I am left with 5 teeth in my top jaw that are discoloured and damaged and as mentioned 2 fillings needed and a root canal, My mouth is so painful & I cannot sign up anywhere else as after extensive research no one in my area is taking on NHS patients, especially for my particular needs.


My only option is to go private but this is not something I can afford unless I save….. I am doing this but it will take me years as we all know the costs of private dentistry in the UK.
To have the work required and then permanent “dentures” here in the UK it will be between £2500 to £3000!


I have also provided a screen shot of a conversation I’ve had with one private surgery (out of 4) in Banbury quoting the price of 1 single tooth implant! ‍

For me dental implants would be the dream but with a full set costing nearly £25000 here in the UK it will remain a dream!


A viable option and probably the route I will take is going to turkey for treatment, ive had a few consultations and they have all unknowingly told me the same thing in terms of treatment I need (which is what the NHS dentist also told me) so it’s just finding the right place.

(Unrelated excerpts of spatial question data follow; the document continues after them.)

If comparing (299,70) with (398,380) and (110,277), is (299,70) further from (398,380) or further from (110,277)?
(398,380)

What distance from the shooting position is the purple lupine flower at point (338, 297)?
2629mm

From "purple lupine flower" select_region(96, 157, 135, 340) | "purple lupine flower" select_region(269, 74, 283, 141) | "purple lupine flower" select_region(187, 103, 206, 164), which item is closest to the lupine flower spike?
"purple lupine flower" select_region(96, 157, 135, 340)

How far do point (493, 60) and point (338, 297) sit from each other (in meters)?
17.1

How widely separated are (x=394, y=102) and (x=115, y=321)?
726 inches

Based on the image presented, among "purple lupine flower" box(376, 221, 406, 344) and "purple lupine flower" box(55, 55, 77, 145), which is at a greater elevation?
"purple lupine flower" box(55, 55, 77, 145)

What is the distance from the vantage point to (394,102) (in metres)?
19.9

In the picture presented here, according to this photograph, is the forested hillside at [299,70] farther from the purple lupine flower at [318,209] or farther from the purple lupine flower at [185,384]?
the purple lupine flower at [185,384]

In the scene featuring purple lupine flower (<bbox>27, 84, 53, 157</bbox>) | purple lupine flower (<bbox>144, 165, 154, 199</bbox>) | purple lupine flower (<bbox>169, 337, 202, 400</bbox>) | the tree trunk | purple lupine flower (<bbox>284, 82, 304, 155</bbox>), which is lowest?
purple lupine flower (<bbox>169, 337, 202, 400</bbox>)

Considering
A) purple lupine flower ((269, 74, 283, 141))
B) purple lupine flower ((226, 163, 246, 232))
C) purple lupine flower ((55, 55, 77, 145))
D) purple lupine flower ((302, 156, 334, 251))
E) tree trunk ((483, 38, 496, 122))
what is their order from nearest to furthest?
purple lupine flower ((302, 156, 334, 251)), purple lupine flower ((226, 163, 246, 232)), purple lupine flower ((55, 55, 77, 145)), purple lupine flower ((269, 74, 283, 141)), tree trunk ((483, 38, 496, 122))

So far the best option I’ve come across in Turkey is £6k, it’s still a massive amount but not as bad as UK prices!


I know it sounds strange but after all the trouble I’ve had with my teeth….to have them all removed and have “all on 6” implants placed would be a dream come true!!
A full set of straight, even, white teeth I can be proud of, eat whatever I want and smile again!!!
THIS IS MY END GOAL so I will keep looking until I find the right surgery for me.

I know I will need double of what I’m asking here but with what I am able to save aswell this amount will help hugely towards getting it done quicker.

My self confidence, personal body image and mental health is at an all time low and I feel so ashamed and embarrassed of how I look, I’ve gone from a size 16 to a size 24 in the space of 2 years.
The grief from my mum passing away has not helped but my depression is primarily down to my teeth……which caused my agoraphobia which then of course led to my weight gain.
Its a viscous circle.
I hide away in my house and have been doing so for years now waiting for my new smile……now that’s not going to happen and I feel utterly broken and a shell of who I used to be.

I am so embarrassed to ask people of this as there are so many others struggling with much worse issues right now.

I don’t imagine this “go fund me” will go anywhere but my mum always told me…..If you don’t try then you will never know!

Thankyou for reading my story, if you are unable to help financially a simple share of this page would be hugely appreciated.